Bulgular:Toplam 70 hastanın 41’i kız, 29’u erkektir. Hastaların yaş ortalaması 8,8+3,3’tür. Hastaların %20(n=14)’sinde, bu test hastanın ilk muayenesinin bir parçası olarak uygulanmıştır. UF/EMG testi; hastaların %65,7(n=46)’sinde alt üriner sistem disfonksiyonunun ayırıcı tanısında, %21,4(n=15)’ünde vezikoüreteral refluye eşlik eden klinik olarak ayırt edilemeyen işeme bozukluklarının tanısında, %8,6(n=6)’sında hipospadias cerrahisi veya sünnet sonrasında gelişen meatal darlığın tanısında, %4,3(n=3)’ünde mesane çıkış obstrüksiyonlarının tanısı için yardımcı bir yöntem olarak kullanılmıştır. Olguların %15’de ultrasonografi(US) ile mesanede 20cc’den fazla artık idrar saptanmıştır. US ile mesanede artık idrar kalışının kontrol edilmesi tanı konulmasına katkı sağlamıştır. Bu teknikte, mesane üretral yolla yerleştirilen bir kateterle irrite edilmediğinden ya da çocuk üretrada  kateter varken işetilmediğinden,  özellikle  disfonksiyonel işeme gibi  boşatma fazı sorunlarının tanısı için çok yararlıdır. Ayrıca meatus darlıklarında ve şüpheli üretra patolojilerini araştırmada değerli bir yöntem olduğu düşünülmektedir. 
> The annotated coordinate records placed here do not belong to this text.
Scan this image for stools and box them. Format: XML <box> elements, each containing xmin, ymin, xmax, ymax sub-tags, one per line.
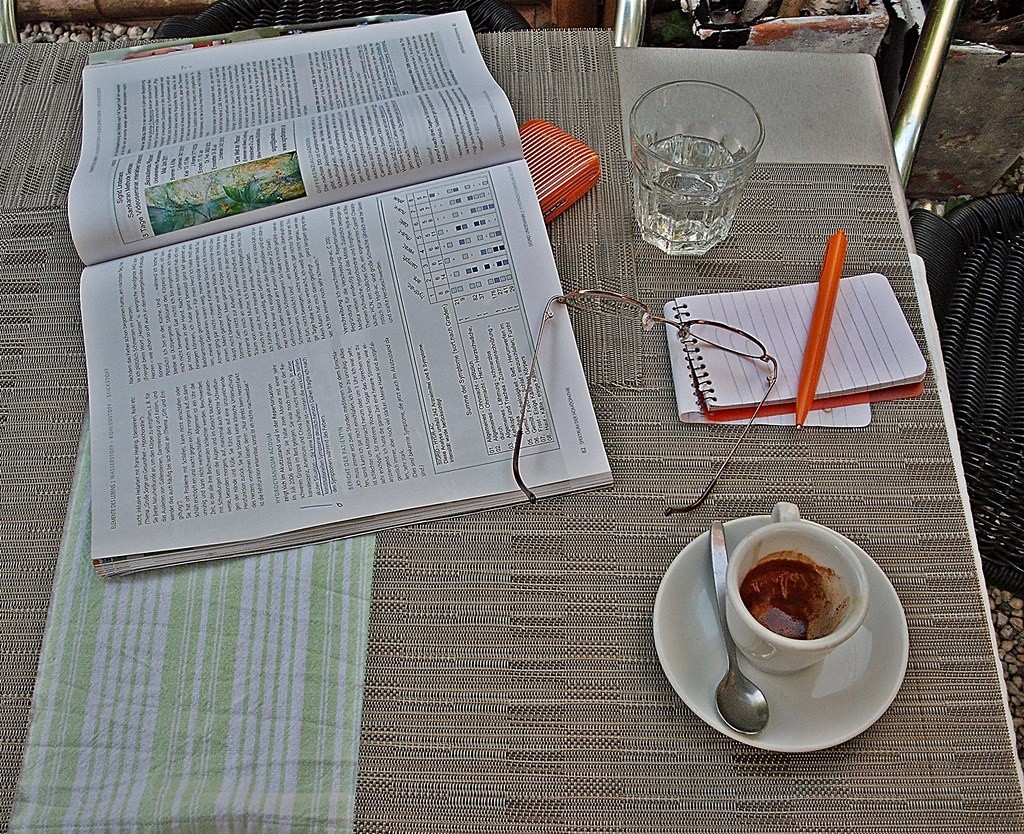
<box><xmin>913</xmin><ymin>153</ymin><xmax>1023</xmax><ymax>593</ymax></box>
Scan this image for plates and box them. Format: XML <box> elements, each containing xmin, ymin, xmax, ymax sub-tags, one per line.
<box><xmin>653</xmin><ymin>515</ymin><xmax>909</xmax><ymax>752</ymax></box>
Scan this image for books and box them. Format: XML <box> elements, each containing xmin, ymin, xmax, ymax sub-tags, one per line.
<box><xmin>65</xmin><ymin>8</ymin><xmax>613</xmax><ymax>581</ymax></box>
<box><xmin>663</xmin><ymin>270</ymin><xmax>928</xmax><ymax>430</ymax></box>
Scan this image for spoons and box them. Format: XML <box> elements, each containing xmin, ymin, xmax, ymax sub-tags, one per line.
<box><xmin>709</xmin><ymin>520</ymin><xmax>770</xmax><ymax>734</ymax></box>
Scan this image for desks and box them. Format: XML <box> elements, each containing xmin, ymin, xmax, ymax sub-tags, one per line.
<box><xmin>0</xmin><ymin>28</ymin><xmax>1024</xmax><ymax>834</ymax></box>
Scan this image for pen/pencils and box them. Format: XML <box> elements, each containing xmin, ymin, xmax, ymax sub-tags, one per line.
<box><xmin>794</xmin><ymin>227</ymin><xmax>847</xmax><ymax>431</ymax></box>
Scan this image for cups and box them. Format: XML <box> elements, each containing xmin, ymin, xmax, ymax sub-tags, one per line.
<box><xmin>628</xmin><ymin>80</ymin><xmax>766</xmax><ymax>255</ymax></box>
<box><xmin>724</xmin><ymin>501</ymin><xmax>870</xmax><ymax>672</ymax></box>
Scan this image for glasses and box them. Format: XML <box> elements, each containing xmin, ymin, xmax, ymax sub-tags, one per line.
<box><xmin>513</xmin><ymin>289</ymin><xmax>777</xmax><ymax>516</ymax></box>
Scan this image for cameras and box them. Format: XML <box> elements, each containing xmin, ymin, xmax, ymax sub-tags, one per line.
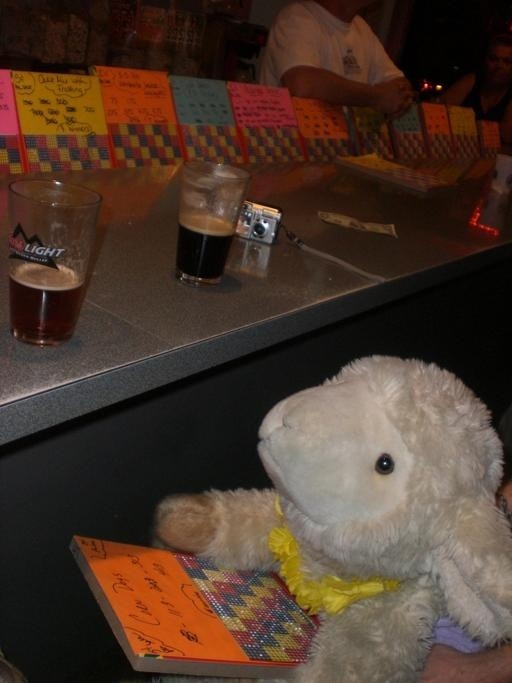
<box><xmin>236</xmin><ymin>201</ymin><xmax>282</xmax><ymax>246</ymax></box>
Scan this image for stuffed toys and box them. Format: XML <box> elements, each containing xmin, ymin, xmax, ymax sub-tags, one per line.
<box><xmin>153</xmin><ymin>353</ymin><xmax>512</xmax><ymax>683</ymax></box>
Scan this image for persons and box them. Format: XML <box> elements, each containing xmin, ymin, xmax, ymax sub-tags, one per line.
<box><xmin>421</xmin><ymin>634</ymin><xmax>512</xmax><ymax>683</ymax></box>
<box><xmin>257</xmin><ymin>1</ymin><xmax>415</xmax><ymax>116</ymax></box>
<box><xmin>435</xmin><ymin>43</ymin><xmax>512</xmax><ymax>143</ymax></box>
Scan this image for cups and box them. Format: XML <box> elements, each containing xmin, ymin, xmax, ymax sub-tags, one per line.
<box><xmin>172</xmin><ymin>156</ymin><xmax>252</xmax><ymax>289</ymax></box>
<box><xmin>5</xmin><ymin>176</ymin><xmax>103</xmax><ymax>348</ymax></box>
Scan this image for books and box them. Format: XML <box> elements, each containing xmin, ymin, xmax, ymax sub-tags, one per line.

Sonuç:UF/EMG non-invaziv, ucuz ve rutin klinik muayenenin bir parçası olarak kolaylıkla uygulanabilen bir testtir. Klinikte pratikte en çok alt üriner sistem işlev bozuklukları ve üretra patolojilerinin tanısında kullanılmıştır. UF/EMG testinin, gelecekte Çocuk Cerrahisi/Ürolojisi pratiğinde çok daha yaygın olarak kullanılacağı düşünülmektedir.